We will now review some of the recent content regarding bases and the dimension of a finite-dimensional vector space.

- Recall from the Basis of a Vector Space that if $V$ is a finite-dimensional vector space and the set of vectors $\{ v_1, v_2, ..., v_n \}$ is both linearly independent and spans $V$ then $\{ v_1, v_2, ..., v_n \}$ is said to be a
**Basis**of $V$.

- For example, consider the vector space $\mathbb{F}^n$. The
**Standard Basis**for $\mathbb{F}^n$ is the set of vectors $\{ e_1, e_2, ..., e_n \}$ where $e_j$ is the $n$-component vector whose components are all zero except the $j^{\mathrm{th}}$ component is $1$. For example, the standard basis for $\mathbb{F}^3$ is $\{ (1, 0, 0), (0, 1, 0), (0, 0, 1) \}$.

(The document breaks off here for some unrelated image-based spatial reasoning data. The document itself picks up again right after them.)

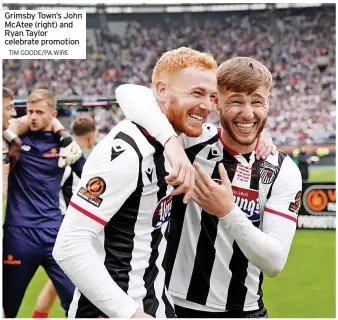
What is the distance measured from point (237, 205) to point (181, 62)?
0.74 metres

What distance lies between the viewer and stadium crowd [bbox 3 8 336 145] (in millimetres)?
28062

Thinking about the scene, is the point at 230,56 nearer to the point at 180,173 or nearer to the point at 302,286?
the point at 302,286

- We saw that a basis for the vector space $M_{22}$ of all $2 \times 2$ matrices is $\left \{ \begin{bmatrix} 1 & 0\\ 0 & 0\end{bmatrix}, \begin{bmatrix} 0 & 1\\ 0 & 0\end{bmatrix}, \begin{bmatrix} 0 & 0\\ 1 & 0\end{bmatrix}, \begin{bmatrix} 0 & 0\\ 0 & 1\end{bmatrix} \right \}$.

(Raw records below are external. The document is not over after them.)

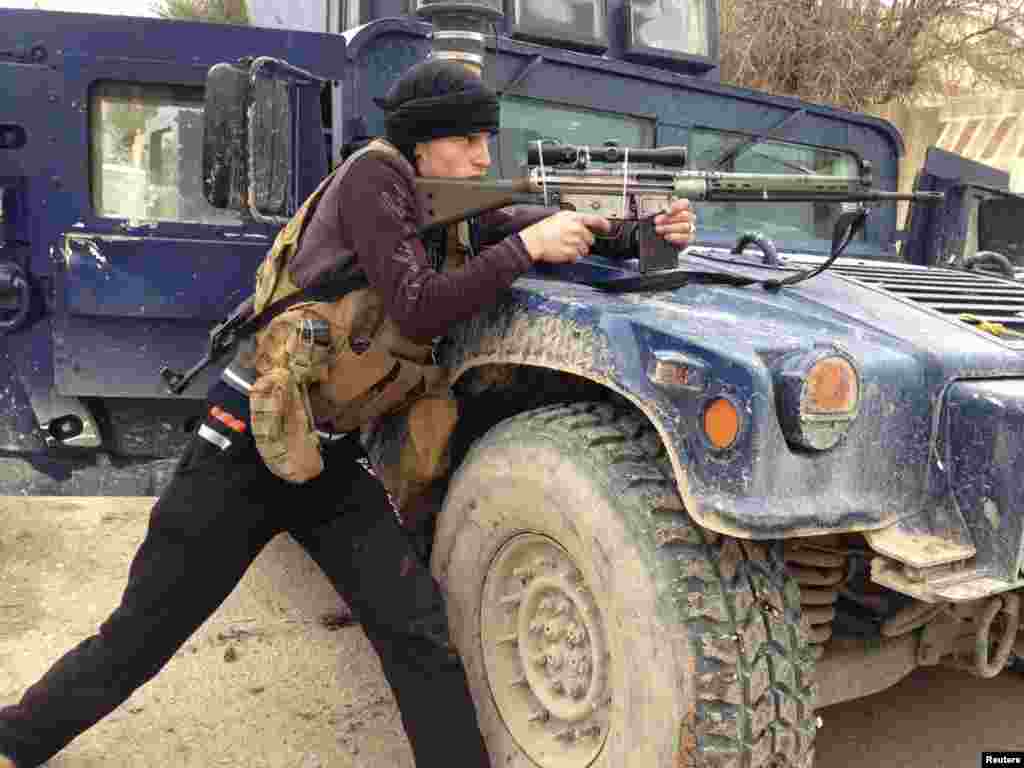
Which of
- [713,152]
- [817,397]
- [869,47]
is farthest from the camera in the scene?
[869,47]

- We also saw that $\{ 1, i \}$ and $\{ 1 + i, 1 - i \}$ are both bases for the vector space $\mathbb{C}$ of complex numbers.

- On the Theorems Regarding a Basis of a Vector Space we saw that a set of vectors $\{ v_1, v_2, ..., v_n \}$ is a basis of $V$ if and only if each vector $v \in V$ can be written
*uniquely*as a linear combination for $a_1, a_2, ..., a_n \in \mathbb{F}$ of the vectors in $\{ v_1, v_2, ..., v_n \}$:

\begin{align} \quad v = a_1v_1 + a_2v_2 + ... + a_nv_n \end{align}

- We then noted that every spanning set of vectors can be reduced to a basis of $V$. This can be achieved systematically. Take a spanning set of vectors $\{ v_1, v_2, ..., v_n \}$. If the first vector is zero, then throw it out. If the first vector is nonzero, then keep it. If the $j^{\mathrm{th}}$ vector is in the span of the previous vectors, then throw it out, and if not, keep it and move on. After the $n^{\mathrm{th}}$ step we will have produced a set of linearly independent vectors that still spans the whole space.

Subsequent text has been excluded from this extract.